L’histoire du roman oscille entre les narrations de Zacharias et de Zack, deux individus liés par la parenté mais éloignés par le temps et la distance. L’alternance de la première personne pour Zack et de la troisième personne pour les histoires familiales dans la trame narrative offre une immersion totale dans l’esprit et les émotions des personnages. Cette narration en parallèle fournit une vision approfondie des sujets de la transmission, de l’exil et de la recherche d’identité. On loue Hemley Boum pour sa prose poétique, riche et précise. Elle réussit à donner à chaque personnage une voix unique, faisant de leurs expériences et de leurs sentiments quelque chose d’éminemment authentique. Son style, profondément enraciné dans la tradition orale africaine et riche d’un lyrisme épuré, trace des images dynamiques, composées de silences tout autant que de hurlements. Le roman oscille entre la poésie et la politique, sans jamais sacrifier l’un pour l’autre.

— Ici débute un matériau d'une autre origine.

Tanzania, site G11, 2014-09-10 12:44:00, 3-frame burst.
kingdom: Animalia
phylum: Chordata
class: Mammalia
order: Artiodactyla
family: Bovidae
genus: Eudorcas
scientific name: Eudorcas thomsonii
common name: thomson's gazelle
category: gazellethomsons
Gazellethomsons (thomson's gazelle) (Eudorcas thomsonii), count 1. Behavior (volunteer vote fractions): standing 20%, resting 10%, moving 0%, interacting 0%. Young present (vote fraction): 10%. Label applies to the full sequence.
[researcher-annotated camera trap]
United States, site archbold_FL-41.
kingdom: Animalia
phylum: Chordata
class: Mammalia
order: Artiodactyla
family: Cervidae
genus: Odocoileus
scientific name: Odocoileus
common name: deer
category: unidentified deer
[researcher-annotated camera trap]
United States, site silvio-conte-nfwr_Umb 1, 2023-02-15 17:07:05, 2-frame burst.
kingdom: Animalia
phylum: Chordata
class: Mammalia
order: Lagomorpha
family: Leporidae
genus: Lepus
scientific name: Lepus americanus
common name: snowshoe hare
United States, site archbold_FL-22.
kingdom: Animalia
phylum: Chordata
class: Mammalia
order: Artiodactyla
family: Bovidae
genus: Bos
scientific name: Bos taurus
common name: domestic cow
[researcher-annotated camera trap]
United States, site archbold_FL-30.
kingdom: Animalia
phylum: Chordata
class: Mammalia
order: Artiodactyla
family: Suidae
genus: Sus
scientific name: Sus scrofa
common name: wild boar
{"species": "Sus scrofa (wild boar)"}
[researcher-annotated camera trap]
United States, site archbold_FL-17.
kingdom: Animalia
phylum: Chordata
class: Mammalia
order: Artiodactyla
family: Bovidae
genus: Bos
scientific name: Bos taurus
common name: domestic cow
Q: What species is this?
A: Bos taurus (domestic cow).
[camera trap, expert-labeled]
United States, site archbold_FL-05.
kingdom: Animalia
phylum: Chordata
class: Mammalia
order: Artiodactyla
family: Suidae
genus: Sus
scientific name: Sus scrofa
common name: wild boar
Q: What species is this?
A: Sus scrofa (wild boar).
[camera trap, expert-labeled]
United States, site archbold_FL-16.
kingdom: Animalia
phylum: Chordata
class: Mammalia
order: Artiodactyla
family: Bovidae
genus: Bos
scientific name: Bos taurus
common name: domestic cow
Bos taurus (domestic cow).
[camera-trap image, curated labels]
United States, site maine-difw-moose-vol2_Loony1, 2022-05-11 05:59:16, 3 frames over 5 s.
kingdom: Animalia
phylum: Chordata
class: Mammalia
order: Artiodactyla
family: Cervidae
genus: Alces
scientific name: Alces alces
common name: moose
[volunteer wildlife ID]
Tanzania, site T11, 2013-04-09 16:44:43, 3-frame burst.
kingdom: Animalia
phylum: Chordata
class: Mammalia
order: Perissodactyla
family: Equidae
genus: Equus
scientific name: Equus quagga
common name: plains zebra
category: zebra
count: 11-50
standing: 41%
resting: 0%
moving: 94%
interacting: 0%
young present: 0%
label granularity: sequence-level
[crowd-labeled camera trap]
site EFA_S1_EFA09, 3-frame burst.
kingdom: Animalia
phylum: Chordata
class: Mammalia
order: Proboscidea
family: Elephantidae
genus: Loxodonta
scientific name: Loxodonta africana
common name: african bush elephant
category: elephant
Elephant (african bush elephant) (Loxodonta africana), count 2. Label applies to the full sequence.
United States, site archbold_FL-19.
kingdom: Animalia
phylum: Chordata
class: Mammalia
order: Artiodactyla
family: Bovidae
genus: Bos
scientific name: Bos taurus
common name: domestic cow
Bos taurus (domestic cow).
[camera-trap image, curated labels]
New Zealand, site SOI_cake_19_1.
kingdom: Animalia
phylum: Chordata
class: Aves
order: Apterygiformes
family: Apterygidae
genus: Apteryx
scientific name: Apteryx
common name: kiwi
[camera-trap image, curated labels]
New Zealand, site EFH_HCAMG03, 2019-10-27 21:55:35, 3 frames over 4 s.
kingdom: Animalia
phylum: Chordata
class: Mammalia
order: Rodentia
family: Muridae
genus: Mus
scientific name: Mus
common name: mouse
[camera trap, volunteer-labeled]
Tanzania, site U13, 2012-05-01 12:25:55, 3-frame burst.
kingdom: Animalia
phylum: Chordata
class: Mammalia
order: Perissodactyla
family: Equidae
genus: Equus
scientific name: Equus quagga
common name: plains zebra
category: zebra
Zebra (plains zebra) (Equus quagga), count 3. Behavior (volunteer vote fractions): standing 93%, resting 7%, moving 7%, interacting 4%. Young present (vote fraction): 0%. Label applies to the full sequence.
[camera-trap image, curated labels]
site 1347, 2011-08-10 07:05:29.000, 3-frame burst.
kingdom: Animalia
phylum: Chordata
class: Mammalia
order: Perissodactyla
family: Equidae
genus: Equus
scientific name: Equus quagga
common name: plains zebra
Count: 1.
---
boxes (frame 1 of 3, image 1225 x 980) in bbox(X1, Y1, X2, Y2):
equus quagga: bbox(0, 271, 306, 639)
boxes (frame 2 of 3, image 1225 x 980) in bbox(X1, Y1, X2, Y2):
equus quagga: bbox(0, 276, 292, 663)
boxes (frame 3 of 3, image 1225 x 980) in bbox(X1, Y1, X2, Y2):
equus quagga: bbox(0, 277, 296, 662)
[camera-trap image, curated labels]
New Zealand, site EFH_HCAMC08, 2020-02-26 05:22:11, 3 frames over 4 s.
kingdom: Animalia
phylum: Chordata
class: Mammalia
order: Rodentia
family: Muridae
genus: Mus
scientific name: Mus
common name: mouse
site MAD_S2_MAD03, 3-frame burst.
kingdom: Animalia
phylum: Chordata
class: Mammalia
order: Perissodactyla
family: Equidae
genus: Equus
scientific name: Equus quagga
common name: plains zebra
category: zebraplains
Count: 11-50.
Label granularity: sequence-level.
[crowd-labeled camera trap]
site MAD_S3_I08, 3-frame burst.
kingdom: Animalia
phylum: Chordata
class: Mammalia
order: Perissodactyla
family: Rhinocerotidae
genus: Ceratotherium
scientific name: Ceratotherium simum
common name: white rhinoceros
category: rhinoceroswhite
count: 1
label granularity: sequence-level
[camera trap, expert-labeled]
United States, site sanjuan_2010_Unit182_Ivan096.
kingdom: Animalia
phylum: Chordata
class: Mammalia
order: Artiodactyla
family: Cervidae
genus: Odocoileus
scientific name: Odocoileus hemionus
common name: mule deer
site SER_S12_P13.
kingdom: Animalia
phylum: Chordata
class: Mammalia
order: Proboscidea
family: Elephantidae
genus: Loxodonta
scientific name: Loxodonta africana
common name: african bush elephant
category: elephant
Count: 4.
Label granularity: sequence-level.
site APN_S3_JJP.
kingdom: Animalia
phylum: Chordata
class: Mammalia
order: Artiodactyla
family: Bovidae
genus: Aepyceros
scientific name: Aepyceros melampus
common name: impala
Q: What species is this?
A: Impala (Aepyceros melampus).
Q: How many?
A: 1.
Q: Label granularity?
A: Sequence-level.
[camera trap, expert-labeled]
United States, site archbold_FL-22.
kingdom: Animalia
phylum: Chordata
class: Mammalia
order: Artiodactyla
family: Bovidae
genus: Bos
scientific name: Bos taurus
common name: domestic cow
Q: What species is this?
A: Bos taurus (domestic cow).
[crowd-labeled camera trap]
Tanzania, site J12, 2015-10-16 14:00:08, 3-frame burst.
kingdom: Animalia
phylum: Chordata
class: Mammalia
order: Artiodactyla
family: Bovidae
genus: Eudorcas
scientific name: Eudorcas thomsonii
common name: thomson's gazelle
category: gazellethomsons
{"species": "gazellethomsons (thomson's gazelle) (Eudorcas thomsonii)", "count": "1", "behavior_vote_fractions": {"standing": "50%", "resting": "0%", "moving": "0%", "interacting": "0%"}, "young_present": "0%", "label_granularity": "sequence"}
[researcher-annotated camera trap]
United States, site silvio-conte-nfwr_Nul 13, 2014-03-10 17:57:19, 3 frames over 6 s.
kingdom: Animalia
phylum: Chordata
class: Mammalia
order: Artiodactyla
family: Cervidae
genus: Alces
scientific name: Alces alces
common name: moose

Le rêve du pêcheur aborde des sujets universels comme la transmission, l’exil, le souvenir et l’identité. Le roman examine comment les décisions et les traumatismes des générations antérieures ont un impact sur celles qui suivent. Il souligne les obstacles de l’intégration, les conflits de fidélité et la complexité de forger une identité entre deux cultures. Le conte met aussi en évidence les répercussions de la mondialisation sur les communautés traditionnelles, comme le démontre la métamorphose du village de Zacharias. L’introduction des navires de pêche et des entreprises forestières reflète la disparition d’un mode de vie traditionnel et l’influence de l’industrialisation sur les communautés rurales africaines.